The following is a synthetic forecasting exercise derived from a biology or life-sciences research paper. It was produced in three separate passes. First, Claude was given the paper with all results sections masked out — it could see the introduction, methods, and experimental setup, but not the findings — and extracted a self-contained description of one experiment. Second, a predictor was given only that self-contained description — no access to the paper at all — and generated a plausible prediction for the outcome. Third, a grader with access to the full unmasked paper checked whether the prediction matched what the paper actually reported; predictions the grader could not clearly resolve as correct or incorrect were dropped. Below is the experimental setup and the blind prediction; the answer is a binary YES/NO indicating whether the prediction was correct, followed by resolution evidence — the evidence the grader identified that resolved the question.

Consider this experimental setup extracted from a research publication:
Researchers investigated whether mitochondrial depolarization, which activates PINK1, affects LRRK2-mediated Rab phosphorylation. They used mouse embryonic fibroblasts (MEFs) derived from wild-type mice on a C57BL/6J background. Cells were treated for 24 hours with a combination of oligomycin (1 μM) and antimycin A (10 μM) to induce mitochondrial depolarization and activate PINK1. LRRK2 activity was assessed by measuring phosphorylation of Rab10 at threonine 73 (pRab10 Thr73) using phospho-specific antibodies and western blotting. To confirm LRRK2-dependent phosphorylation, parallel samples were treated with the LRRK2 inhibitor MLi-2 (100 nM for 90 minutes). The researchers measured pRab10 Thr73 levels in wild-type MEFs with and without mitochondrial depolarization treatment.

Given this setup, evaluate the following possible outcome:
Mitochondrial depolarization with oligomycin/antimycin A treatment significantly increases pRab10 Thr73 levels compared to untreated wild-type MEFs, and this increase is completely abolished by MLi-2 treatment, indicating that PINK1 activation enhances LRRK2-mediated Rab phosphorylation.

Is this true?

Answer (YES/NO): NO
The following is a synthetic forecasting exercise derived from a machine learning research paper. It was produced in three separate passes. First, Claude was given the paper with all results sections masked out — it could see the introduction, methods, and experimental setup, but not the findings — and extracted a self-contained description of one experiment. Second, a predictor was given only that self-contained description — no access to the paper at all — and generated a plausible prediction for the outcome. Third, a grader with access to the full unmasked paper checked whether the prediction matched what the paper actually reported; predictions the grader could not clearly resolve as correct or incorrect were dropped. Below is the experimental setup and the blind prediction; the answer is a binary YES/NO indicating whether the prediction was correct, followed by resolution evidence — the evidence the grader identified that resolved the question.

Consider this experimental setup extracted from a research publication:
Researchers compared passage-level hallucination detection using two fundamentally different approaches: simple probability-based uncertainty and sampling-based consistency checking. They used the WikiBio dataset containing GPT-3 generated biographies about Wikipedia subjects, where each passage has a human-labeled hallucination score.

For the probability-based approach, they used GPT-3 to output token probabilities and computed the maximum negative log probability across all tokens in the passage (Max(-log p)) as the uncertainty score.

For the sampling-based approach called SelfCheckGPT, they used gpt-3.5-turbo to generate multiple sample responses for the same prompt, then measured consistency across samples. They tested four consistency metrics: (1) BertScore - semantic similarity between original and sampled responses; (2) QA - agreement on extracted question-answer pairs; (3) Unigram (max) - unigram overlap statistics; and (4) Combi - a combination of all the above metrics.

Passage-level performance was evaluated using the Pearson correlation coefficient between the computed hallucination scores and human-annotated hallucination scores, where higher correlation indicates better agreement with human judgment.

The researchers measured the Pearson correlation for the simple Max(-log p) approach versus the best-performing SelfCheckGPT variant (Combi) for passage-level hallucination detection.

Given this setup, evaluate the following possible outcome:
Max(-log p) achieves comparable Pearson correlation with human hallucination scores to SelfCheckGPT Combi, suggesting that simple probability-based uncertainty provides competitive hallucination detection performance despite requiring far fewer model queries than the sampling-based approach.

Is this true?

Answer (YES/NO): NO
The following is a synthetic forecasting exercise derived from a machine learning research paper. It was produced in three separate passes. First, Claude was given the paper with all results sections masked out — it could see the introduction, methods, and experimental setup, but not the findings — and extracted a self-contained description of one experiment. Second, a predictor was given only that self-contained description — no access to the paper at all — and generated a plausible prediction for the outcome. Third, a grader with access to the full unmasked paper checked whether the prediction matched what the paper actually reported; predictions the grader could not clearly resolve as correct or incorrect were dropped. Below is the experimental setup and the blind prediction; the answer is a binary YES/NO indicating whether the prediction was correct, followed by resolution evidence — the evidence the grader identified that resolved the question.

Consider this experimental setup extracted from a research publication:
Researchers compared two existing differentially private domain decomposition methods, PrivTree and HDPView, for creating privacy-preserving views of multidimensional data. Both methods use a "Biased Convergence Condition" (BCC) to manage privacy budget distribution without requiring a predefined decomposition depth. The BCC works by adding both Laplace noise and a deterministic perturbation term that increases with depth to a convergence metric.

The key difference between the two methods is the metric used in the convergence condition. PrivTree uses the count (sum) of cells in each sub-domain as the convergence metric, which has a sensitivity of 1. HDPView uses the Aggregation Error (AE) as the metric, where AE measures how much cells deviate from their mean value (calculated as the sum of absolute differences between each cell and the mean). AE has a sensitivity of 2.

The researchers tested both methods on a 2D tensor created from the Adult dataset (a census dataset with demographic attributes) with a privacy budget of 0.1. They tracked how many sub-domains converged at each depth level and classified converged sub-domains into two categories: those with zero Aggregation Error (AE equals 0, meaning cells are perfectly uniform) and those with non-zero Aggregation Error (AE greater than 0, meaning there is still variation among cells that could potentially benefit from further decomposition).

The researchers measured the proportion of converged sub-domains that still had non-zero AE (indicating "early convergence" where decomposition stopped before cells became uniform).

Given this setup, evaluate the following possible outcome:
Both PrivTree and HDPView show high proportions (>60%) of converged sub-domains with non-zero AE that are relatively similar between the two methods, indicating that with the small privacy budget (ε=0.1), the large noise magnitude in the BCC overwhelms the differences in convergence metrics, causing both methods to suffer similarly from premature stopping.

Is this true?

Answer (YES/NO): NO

REQUIRED WORK
Retype every entry above, word for word.

OUTPUT FOR THIS EXERCISE
The following is a synthetic forecasting exercise derived from a biology or life-sciences research paper. It was produced in three separate passes. First, Claude was given the paper with all results sections masked out — it could see the introduction, methods, and experimental setup, but not the findings — and extracted a self-contained description of one experiment. Second, a predictor was given only that self-contained description — no access to the paper at all — and generated a plausible prediction for the outcome. Third, a grader with access to the full unmasked paper checked whether the prediction matched what the paper actually reported; predictions the grader could not clearly resolve as correct or incorrect were dropped. Below is the experimental setup and the blind prediction; the answer is a binary YES/NO indicating whether the prediction was correct, followed by resolution evidence — the evidence the grader identified that resolved the question.

Consider this experimental setup extracted from a research publication:
Researchers investigated whether mitochondrial depolarization, which activates PINK1, affects LRRK2-mediated Rab phosphorylation. They used mouse embryonic fibroblasts (MEFs) derived from wild-type mice on a C57BL/6J background. Cells were treated for 24 hours with a combination of oligomycin (1 μM) and antimycin A (10 μM) to induce mitochondrial depolarization and activate PINK1. LRRK2 activity was assessed by measuring phosphorylation of Rab10 at threonine 73 (pRab10 Thr73) using phospho-specific antibodies and western blotting. To confirm LRRK2-dependent phosphorylation, parallel samples were treated with the LRRK2 inhibitor MLi-2 (100 nM for 90 minutes). The researchers measured pRab10 Thr73 levels in wild-type MEFs with and without mitochondrial depolarization treatment.

Given this setup, evaluate the following possible outcome:
Mitochondrial depolarization with oligomycin/antimycin A treatment significantly increases pRab10 Thr73 levels compared to untreated wild-type MEFs, and this increase is completely abolished by MLi-2 treatment, indicating that PINK1 activation enhances LRRK2-mediated Rab phosphorylation.

Is this true?

Answer (YES/NO): NO
The following is a synthetic forecasting exercise derived from a machine learning research paper. It was produced in three separate passes. First, Claude was given the paper with all results sections masked out — it could see the introduction, methods, and experimental setup, but not the findings — and extracted a self-contained description of one experiment. Second, a predictor was given only that self-contained description — no access to the paper at all — and generated a plausible prediction for the outcome. Third, a grader with access to the full unmasked paper checked whether the prediction matched what the paper actually reported; predictions the grader could not clearly resolve as correct or incorrect were dropped. Below is the experimental setup and the blind prediction; the answer is a binary YES/NO indicating whether the prediction was correct, followed by resolution evidence — the evidence the grader identified that resolved the question.

Consider this experimental setup extracted from a research publication:
Researchers compared passage-level hallucination detection using two fundamentally different approaches: simple probability-based uncertainty and sampling-based consistency checking. They used the WikiBio dataset containing GPT-3 generated biographies about Wikipedia subjects, where each passage has a human-labeled hallucination score.

For the probability-based approach, they used GPT-3 to output token probabilities and computed the maximum negative log probability across all tokens in the passage (Max(-log p)) as the uncertainty score.

For the sampling-based approach called SelfCheckGPT, they used gpt-3.5-turbo to generate multiple sample responses for the same prompt, then measured consistency across samples. They tested four consistency metrics: (1) BertScore - semantic similarity between original and sampled responses; (2) QA - agreement on extracted question-answer pairs; (3) Unigram (max) - unigram overlap statistics; and (4) Combi - a combination of all the above metrics.

Passage-level performance was evaluated using the Pearson correlation coefficient between the computed hallucination scores and human-annotated hallucination scores, where higher correlation indicates better agreement with human judgment.

The researchers measured the Pearson correlation for the simple Max(-log p) approach versus the best-performing SelfCheckGPT variant (Combi) for passage-level hallucination detection.

Given this setup, evaluate the following possible outcome:
Max(-log p) achieves comparable Pearson correlation with human hallucination scores to SelfCheckGPT Combi, suggesting that simple probability-based uncertainty provides competitive hallucination detection performance despite requiring far fewer model queries than the sampling-based approach.

Is this true?

Answer (YES/NO): NO
The following is a synthetic forecasting exercise derived from a machine learning research paper. It was produced in three separate passes. First, Claude was given the paper with all results sections masked out — it could see the introduction, methods, and experimental setup, but not the findings — and extracted a self-contained description of one experiment. Second, a predictor was given only that self-contained description — no access to the paper at all — and generated a plausible prediction for the outcome. Third, a grader with access to the full unmasked paper checked whether the prediction matched what the paper actually reported; predictions the grader could not clearly resolve as correct or incorrect were dropped. Below is the experimental setup and the blind prediction; the answer is a binary YES/NO indicating whether the prediction was correct, followed by resolution evidence — the evidence the grader identified that resolved the question.

Consider this experimental setup extracted from a research publication:
Researchers compared two existing differentially private domain decomposition methods, PrivTree and HDPView, for creating privacy-preserving views of multidimensional data. Both methods use a "Biased Convergence Condition" (BCC) to manage privacy budget distribution without requiring a predefined decomposition depth. The BCC works by adding both Laplace noise and a deterministic perturbation term that increases with depth to a convergence metric.

The key difference between the two methods is the metric used in the convergence condition. PrivTree uses the count (sum) of cells in each sub-domain as the convergence metric, which has a sensitivity of 1. HDPView uses the Aggregation Error (AE) as the metric, where AE measures how much cells deviate from their mean value (calculated as the sum of absolute differences between each cell and the mean). AE has a sensitivity of 2.

The researchers tested both methods on a 2D tensor created from the Adult dataset (a census dataset with demographic attributes) with a privacy budget of 0.1. They tracked how many sub-domains converged at each depth level and classified converged sub-domains into two categories: those with zero Aggregation Error (AE equals 0, meaning cells are perfectly uniform) and those with non-zero Aggregation Error (AE greater than 0, meaning there is still variation among cells that could potentially benefit from further decomposition).

The researchers measured the proportion of converged sub-domains that still had non-zero AE (indicating "early convergence" where decomposition stopped before cells became uniform).

Given this setup, evaluate the following possible outcome:
Both PrivTree and HDPView show high proportions (>60%) of converged sub-domains with non-zero AE that are relatively similar between the two methods, indicating that with the small privacy budget (ε=0.1), the large noise magnitude in the BCC overwhelms the differences in convergence metrics, causing both methods to suffer similarly from premature stopping.

Is this true?

Answer (YES/NO): NO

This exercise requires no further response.